Where does everyone think this will be set? Vraks? Theres a large wealth of fluff already based there... or upon a different world? (If not Krieg itself, though due to the current trend, specialised regiments are often operating upon different worlds, e.g. Catchans on Logar III)


----------



## Lord of the Night (Nov 18, 2009)

They could make several series about the Siege of Vraks. Really it could be about anything though. Maybe its about a suicide squad, a Penal Legion team. Death Korps is a possibility but the title and cover are ambiguous enough that we can't tell anything.

And if it is Death Korps ill say this. They deserve a better cover, something that shows off the best armour in the Imperial Guard :biggrin:, and after theirs the Vostroyan Firstborn.


----------



## Commissar Ploss (Feb 29, 2008)

I emailed BL customer service, and yes they have confirmed that it is in fact a Death Korps novel! i'm all tingly inside! 

CP


----------



## RudeAwakening79 (Oct 20, 2008)

Commissar Ploss said:


> I emailed BL customer service, and yes they have confirmed that it is in fact a Death Korps novel! i'm all tingly inside!
> 
> CP


Good move Commissar! The emperor provides....:grin:
This is really looking very promising!


----------



## Lord of the Night (Nov 18, 2009)

Marvellous we have confirmation. Now I can say this with certainty, what the hell kind of cover is that?, the Death Korps deserve so much better.

Could a Death Korps series be in the works?, lets bloody hope so.


----------



## Serrated Man (Mar 3, 2010)

Lord of the Night said:


> Now I can say this with certainty, what the hell kind of cover is that?, the Death Korps deserve so much better.


I agree, the cover is pretty sucky. The non traditional placement of the 40K/BL/Author logos is fine but the gun is boring and plain. 

Im *not* a big fan of the traditional 40k "battlescene" covers on BL novels (HH especially, although the cover of _Legion_ is pretty badass) but that gun propably wont scream "buy me!" to the average reader.


----------



## bobss (May 18, 2008)

Serrated Man said:


> I agree, the cover is pretty sucky. The non traditional placement of the 40K/BL/Author logos is fine but the gun is boring and plain.
> 
> Im *not* a big fan of the traditional 40k "battlescene" covers on BL novels (HH especially, although the cover of _Legion_ is pretty badass) but that gun propably wont scream "buy me!" to the average reader.


Really?

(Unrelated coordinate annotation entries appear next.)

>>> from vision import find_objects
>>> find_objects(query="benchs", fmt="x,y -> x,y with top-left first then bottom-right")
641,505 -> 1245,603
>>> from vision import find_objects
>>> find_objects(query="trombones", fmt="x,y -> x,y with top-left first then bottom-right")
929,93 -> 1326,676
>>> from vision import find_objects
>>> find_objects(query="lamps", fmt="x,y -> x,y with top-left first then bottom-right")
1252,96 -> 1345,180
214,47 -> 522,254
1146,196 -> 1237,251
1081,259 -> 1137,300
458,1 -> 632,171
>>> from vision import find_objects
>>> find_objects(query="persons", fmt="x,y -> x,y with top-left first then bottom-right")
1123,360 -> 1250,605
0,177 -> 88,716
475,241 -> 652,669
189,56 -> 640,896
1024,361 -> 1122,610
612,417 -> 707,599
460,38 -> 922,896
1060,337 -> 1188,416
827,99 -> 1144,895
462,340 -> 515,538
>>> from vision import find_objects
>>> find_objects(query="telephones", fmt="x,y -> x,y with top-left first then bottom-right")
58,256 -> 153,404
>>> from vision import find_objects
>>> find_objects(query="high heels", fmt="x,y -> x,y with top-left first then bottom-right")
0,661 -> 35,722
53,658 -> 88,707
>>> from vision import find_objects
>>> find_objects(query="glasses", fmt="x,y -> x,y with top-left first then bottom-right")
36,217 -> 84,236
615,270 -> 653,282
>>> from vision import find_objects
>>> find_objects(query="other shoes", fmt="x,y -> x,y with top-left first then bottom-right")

I think the Horus Heresy series covers are the best Black Library has ever released... the Artwork is stunning, and rather interesting (The armaments of the 31`st Millenium...)


----------



## Commissar Ploss (Feb 29, 2008)

Please, i've already got mine on pre-order...from an undisclosed source.  You know that even if you hate the cover so much, you'll still run out and get the book.


----------



## Serrated Man (Mar 3, 2010)

bobss said:


> Really? I think the Horus Heresy series covers are the best Black Library has ever released...


Don't get me wrong, I don't judge a book by its cover. I wanna say something about the normal battlescene cover being inpersonal to the story but I can't really explain it without going into a essay. 

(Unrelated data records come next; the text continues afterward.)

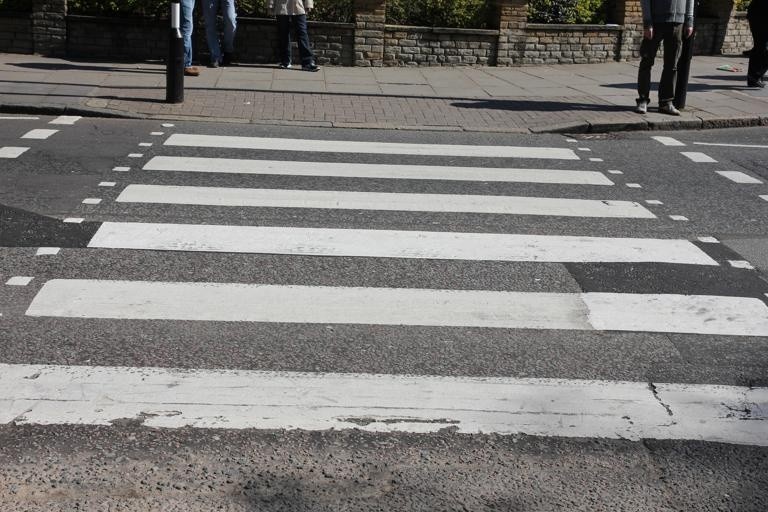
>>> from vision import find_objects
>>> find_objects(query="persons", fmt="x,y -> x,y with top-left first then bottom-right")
267,1 -> 320,73
635,1 -> 695,116
200,1 -> 240,67
179,1 -> 200,75
744,1 -> 768,90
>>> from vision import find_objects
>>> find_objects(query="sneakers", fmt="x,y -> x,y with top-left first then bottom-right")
634,99 -> 647,114
658,101 -> 681,115
302,63 -> 320,72
184,67 -> 200,76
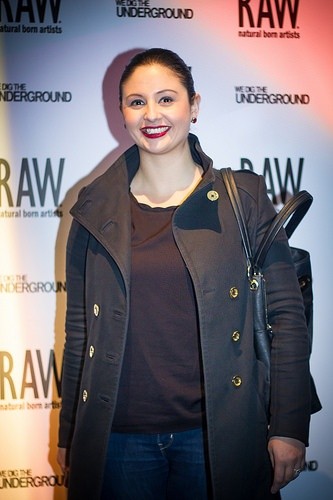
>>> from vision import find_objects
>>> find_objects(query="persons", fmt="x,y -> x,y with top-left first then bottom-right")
55,47 -> 322,500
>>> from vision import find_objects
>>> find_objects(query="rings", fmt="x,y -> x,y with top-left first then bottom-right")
291,468 -> 301,475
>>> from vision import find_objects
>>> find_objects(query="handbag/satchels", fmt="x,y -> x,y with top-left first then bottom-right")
221,167 -> 323,426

Some of my favorite BL novel covers are: Blind, Draco and Malleus. Those are just the first examples that sprung to mind.



Commissar Ploss said:


> You know that even if you hate the cover so much, you'll still run out and get the book.


Maybe, I haven't read any of the books in the "Imperial Guard" line. (Gunheads, Rebel Winter, etc) I hear most of them are worth the read but just haven't gotten around to it. I read so much other fiction (BL being being around half of my leasure reading) + lots for work.

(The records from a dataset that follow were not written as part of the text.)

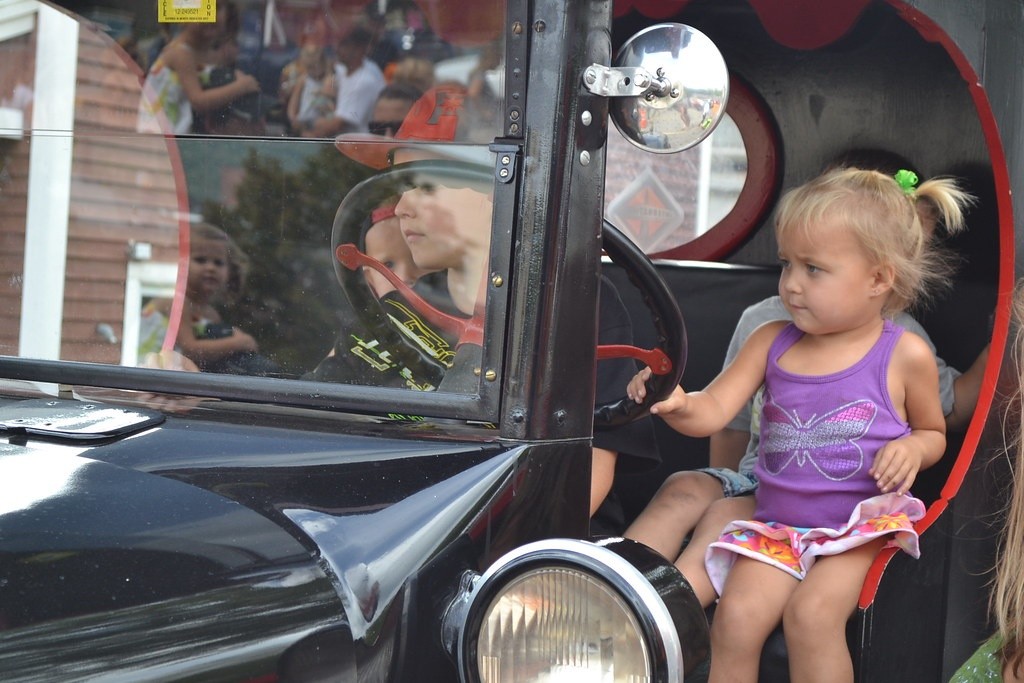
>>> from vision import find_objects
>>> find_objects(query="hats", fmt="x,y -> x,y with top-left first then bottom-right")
369,26 -> 437,72
334,81 -> 496,169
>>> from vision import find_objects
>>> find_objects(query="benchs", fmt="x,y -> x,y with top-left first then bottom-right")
598,257 -> 791,683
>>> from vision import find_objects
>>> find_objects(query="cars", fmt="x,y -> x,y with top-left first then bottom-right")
0,2 -> 1024,682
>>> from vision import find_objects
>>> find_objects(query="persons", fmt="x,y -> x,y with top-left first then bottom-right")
679,98 -> 722,131
295,81 -> 663,521
622,146 -> 992,610
102,0 -> 504,373
626,165 -> 980,683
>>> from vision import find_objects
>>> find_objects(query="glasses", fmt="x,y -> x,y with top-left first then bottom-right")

Maybe someday il get to it. :victory:


----------



## RudeAwakening79 (Oct 20, 2008)

Commissar Ploss said:


> You know that even if you hate the cover so much, you'll still run out and get the book.


so true:laugh:

It's the words inside that count,but a nice and shiny cover makes a good finish (and looks good on my bookshelf).


----------



## bobss (May 18, 2008)

Serrated Man said:


> Don't get me wrong, I don't judge a book by its cover. I wanna say something about the normal battlescene cover being inpersonal to the story but I can't really explain it without going into a essay.
> 
> Some of my favorite BL novel covers are: Blind, Draco and Malleus. Those are just the first examples that sprung to mind.


Paradoxically, I would say that I like the cover of _Dead Men Walking_, it only emphasises what the DeathKorp of Krieg stand for, and, its simplicity is more hard-hitting than a more complex cover



Serrated Man said:


> Maybe, I haven't read any of the books in the "Imperial Guard" line. (Gunheads, Rebel Winter, etc) I hear most of them are worth the read but just haven't gotten around to it. I read so much other fiction (BL being being around half of my leasure reading) + lots for work.
> 
> Maybe someday il get to it. :victory:


I agree. The Guard series, really only starts at _Rebel Winter_, a rather good tale of a Vostroyan Regiment and its warings with Rebels and Orks. Ive yet to read _Gunheads_, though ive also heard that _Desert Raiders/Ice Guard_ are fantastic aswell. 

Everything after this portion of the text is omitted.